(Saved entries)
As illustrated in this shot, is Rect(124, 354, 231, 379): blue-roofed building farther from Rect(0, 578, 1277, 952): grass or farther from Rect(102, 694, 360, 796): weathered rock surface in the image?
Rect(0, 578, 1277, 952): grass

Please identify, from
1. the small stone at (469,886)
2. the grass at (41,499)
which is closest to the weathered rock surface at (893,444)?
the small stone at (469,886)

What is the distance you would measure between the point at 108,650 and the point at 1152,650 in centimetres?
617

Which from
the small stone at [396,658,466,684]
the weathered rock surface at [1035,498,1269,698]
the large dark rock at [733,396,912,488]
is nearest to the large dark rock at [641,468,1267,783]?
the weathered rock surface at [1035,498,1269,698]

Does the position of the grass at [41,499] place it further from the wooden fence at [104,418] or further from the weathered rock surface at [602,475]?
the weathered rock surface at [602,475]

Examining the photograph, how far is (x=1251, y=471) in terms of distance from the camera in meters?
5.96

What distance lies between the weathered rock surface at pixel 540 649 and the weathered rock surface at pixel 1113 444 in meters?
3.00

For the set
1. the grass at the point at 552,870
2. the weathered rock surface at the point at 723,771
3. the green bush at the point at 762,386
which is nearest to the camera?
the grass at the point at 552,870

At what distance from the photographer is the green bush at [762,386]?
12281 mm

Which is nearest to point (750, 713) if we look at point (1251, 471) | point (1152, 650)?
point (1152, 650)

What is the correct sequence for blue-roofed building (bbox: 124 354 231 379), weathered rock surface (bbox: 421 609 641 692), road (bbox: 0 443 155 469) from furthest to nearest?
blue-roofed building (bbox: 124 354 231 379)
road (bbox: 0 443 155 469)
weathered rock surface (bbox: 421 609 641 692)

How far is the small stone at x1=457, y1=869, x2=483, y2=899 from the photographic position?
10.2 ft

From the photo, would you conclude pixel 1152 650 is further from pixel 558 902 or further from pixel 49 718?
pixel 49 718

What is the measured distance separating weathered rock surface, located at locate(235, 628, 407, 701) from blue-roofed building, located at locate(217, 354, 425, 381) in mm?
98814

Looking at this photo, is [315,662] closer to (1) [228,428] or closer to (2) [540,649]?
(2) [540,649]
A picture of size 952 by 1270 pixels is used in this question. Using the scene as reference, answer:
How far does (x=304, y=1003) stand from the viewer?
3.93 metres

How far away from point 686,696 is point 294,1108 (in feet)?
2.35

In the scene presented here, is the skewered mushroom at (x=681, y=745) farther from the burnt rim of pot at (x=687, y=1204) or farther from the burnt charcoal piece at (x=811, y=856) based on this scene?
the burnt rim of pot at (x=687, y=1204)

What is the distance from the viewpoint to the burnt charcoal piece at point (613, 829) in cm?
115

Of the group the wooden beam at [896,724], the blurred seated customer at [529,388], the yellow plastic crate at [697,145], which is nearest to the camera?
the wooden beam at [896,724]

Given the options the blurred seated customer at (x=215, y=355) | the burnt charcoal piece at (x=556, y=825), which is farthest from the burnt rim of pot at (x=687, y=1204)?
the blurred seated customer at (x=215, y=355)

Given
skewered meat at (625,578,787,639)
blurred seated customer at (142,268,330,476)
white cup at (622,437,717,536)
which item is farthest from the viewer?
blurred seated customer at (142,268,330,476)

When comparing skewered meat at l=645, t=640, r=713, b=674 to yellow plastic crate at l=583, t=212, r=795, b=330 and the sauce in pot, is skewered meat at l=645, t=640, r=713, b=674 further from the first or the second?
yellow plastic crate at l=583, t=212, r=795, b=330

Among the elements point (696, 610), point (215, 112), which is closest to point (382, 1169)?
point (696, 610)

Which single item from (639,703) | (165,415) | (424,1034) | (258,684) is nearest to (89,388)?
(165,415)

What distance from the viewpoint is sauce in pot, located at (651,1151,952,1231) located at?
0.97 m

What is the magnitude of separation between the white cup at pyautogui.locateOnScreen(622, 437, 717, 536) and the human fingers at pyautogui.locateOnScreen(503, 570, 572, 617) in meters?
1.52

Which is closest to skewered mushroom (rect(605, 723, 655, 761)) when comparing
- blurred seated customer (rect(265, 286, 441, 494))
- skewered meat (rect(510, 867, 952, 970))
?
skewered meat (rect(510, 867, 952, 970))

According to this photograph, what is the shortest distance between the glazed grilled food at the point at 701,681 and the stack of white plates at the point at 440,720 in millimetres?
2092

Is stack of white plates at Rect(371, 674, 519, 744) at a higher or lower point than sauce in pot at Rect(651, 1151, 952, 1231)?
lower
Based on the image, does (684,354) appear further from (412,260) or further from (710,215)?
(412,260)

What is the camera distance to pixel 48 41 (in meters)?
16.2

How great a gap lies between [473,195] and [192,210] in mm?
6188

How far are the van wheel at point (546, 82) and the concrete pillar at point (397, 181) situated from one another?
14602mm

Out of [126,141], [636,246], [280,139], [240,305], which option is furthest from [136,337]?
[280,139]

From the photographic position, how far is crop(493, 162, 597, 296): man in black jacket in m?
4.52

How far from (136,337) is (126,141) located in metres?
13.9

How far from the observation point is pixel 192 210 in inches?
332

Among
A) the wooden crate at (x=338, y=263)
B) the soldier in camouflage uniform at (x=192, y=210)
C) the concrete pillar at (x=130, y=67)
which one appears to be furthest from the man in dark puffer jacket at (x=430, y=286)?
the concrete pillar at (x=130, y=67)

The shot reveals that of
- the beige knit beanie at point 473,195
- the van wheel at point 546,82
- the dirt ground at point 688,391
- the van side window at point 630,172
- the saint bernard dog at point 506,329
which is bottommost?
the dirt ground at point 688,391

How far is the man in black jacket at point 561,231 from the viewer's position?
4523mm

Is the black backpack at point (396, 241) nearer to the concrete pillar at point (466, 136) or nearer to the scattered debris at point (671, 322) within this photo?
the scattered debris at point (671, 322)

-- Exercise details --
Format the listing from the line containing "The shot reveals that of" through the end as a two-column CSV with the header input,output. Give one row for each listing, with its text under input and its answer under output, each in a single quoted field and with line breaks replaced by spaces.

-- The result --
input,output
"The shot reveals that of - the beige knit beanie at point 473,195 - the van wheel at point 546,82 - the dirt ground at point 688,391 - the van side window at point 630,172 - the saint bernard dog at point 506,329 which is bottommost?","the dirt ground at point 688,391"
"How far is the man in black jacket at point 561,231 from the viewer's position?","4523mm"
"Is the black backpack at point (396, 241) nearer to the concrete pillar at point (466, 136) or nearer to the scattered debris at point (671, 322) within this photo?","the scattered debris at point (671, 322)"